Kamehameha wins
ILH championship
The Warriors will be the
league's seeded team in the
upcoming state tournament
The whole pot of Interscholastic League of Honolulu baseball gold belongs to Kamehameha.
The Warriors got their bats in gear again and swatted down the defending state champion Mid-Pacific Owls 11-6 last night at Ala Wai Field to wrap up the ILH tournament, the overall league championship and one of the top four seeds in next week's state tournament.
"We hadn't been swinging the bats very well in the last couple of games," said Kamehameha coach Vern Ramie, whose team repeated as ILH champions. "Pitching had been carrying us. The offense came through tonight and did the things they know they can do."
The Warriors (16-3) finished the tournament with 4-0 record and avoided having to play a rubber game tomorrow.
Instead, the tournament runner-up Owls (11-8-1) face the regular-season runner-up Iolani Raiders (12-6) tomorrow for the league's second berth to the states. Game time is 6 p.m. at Ala Wai Field.
"We've got another day so it's not time to wash the uniforms yet," Mid-Pacific coach Dunn Muramaru said. "We just don't have the experience and the quality type of players that Kamehameha has.
"We tried our best. It (the loss) wasn't from a lack of effort. Hey, if you told us after our loss to Saint Louis in the first game of the tournament that we'd be playing Kamehameha for the title and have a chance to make the states in a game against Iolani, I would have taken the (title-game) loss right there."
It looked like it was going to be a tight game with the score tied 1-all after two innings, but the Warriors broke it open with big innings in the third and fifth.
JP Kennedy and Keoni Ruth whacked RBI-doubles and Matt Morgado added an RBI-single in Kamehameha's four-run third for a 5-1 lead.
Mid-Pacific crept back to make it 6-3, but failed to maintain some hard-earned momentum. After manufacturing two runs in the fifth on two walks, Justin Kashiwaeda's bunt single and Troy Hanzawa's sacrifice fly, Muramaru tried a suicide squeeze, but Kashiwaeda was caught in a rundown.

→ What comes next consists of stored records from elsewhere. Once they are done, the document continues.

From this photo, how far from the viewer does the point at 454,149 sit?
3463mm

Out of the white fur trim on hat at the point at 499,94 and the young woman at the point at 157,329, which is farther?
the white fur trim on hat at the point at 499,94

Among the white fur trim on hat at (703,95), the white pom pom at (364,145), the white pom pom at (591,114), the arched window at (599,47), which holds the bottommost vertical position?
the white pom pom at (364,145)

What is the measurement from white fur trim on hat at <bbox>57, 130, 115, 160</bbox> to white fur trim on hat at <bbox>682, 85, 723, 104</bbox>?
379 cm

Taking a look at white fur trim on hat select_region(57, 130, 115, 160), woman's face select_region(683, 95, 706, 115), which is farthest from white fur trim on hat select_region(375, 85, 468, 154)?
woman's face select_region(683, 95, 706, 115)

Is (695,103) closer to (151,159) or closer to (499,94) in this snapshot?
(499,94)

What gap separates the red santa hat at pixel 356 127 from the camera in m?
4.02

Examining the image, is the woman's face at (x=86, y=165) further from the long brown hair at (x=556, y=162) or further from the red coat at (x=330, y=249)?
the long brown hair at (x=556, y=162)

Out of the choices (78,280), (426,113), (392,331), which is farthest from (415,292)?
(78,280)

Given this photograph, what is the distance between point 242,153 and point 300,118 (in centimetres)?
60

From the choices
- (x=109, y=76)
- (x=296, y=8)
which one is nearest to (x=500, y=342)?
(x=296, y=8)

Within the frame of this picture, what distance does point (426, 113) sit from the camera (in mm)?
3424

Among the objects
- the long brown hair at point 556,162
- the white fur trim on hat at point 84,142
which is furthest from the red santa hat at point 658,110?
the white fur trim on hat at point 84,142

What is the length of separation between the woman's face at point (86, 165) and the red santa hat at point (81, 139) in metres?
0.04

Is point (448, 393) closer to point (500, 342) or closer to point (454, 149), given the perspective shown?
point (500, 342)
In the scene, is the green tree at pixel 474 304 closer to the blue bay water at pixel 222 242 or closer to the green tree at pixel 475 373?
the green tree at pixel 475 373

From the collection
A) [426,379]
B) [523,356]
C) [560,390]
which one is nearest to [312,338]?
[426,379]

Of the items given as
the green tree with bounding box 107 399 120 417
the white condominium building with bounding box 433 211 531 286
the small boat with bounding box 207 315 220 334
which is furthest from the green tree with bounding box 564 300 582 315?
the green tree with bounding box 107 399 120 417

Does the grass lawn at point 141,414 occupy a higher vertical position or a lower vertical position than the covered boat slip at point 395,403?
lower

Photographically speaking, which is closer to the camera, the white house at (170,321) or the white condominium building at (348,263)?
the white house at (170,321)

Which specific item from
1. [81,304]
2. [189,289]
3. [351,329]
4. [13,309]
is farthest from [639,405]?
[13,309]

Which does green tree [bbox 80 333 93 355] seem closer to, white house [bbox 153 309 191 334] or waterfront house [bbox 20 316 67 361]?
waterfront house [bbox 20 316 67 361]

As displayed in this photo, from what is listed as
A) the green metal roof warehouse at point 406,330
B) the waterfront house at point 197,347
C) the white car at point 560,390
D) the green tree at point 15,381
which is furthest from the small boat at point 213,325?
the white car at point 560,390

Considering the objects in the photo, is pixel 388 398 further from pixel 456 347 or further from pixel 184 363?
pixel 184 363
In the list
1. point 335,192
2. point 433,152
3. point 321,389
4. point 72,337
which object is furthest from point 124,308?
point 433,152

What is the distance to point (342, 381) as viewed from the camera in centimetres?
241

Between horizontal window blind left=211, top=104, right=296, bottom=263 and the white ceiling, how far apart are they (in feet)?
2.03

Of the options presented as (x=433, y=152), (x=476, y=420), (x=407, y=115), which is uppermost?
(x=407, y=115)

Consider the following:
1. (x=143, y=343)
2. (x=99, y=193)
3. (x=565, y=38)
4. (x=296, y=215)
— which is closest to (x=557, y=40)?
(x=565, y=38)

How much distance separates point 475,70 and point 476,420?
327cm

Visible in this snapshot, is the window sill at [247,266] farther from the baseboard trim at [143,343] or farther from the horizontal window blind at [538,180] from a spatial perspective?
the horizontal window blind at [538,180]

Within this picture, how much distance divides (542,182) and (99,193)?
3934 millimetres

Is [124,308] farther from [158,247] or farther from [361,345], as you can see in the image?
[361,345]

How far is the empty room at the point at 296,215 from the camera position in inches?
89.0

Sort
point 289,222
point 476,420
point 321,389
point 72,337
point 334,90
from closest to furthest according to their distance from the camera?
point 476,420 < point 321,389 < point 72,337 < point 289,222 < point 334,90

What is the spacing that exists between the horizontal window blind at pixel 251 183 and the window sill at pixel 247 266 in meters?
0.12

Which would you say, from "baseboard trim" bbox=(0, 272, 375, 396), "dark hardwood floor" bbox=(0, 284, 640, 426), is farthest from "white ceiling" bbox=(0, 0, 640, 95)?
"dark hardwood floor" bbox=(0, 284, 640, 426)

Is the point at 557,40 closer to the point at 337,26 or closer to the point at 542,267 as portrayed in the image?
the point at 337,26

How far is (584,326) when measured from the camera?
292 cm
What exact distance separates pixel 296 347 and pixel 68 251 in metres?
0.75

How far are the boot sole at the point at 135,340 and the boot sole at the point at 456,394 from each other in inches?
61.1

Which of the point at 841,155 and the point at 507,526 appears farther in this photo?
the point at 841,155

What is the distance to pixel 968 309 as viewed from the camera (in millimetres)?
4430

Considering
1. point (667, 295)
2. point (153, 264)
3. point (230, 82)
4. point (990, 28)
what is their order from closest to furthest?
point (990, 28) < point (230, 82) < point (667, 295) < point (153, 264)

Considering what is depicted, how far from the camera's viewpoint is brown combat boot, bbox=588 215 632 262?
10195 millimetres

"I had a good feeling about it, but we missed the bunt. It just didn't work," Muramaru said.
Ryson Mauricio, who finished with four RBIs, keyed Kamehameha's four-run fifth with a three-run triple to right as the Warriors took complete command with a 10-3 lead.
The pesky Owls scored one run each in the final two innings and left a total of four runners on base.
"It's great we got the top seed from our league into the states," said Kennedy, one of the Warriors' seniors. "We've been climbing since the beginning of the tournament and we're climbing right at the right time going to Maui.
"We've been keeping our strikeouts down after having struck out way too many times at the beginning of the season. Every game, a different guy comes through for us."
Warriors lefty Issac Kamai went the distance and held the Owls to five hits. Grant Yamaguchi, the first of three Mid-Pacific pitchers, gave up five runs and took the loss.
Kamehameha won't take it too easy for the rest of the week.
"We'll come out tomorrow and work on some of the things we didn't do well tonight and prepare for Maui," Ramie said. "I told our guys that they took their first step toward the goal (state championship) we set before the season."
Hanzawa said the Owls will be ready for Iolani tomorrow.
"We lost, but we can always fight back," he said. "We gotta come back."
The state tournament is scheduled for May 14-17 at Iron Maehara Stadium in Wailuku.
At Ala Wai Field
Mid-Pacific (11-8-1) |
010 |
021 |
1 |
-- |
5 |
4 |
4
|
Kamehameha (16-3) |
014 |
141 |
x |
-- |
11 |
9 |
2
|
Grant Yamaguchi, Conan Young (3), Jayson Kramer (5) and Kip Masuda; Issac Kamai and Baba Merino. W -- Kamai. L -- Yamaguchi.
Leading hitters -- MPI: Marc Inamasu 2-2, RBI. Kam: Keoni Ruth 2b, RBI; Nick Freitas 2b; JP Kennedy 2-4, 2b, RBI; Ryson Mauricio 3b, 4 RBIs; Dayne Ogawa 3b.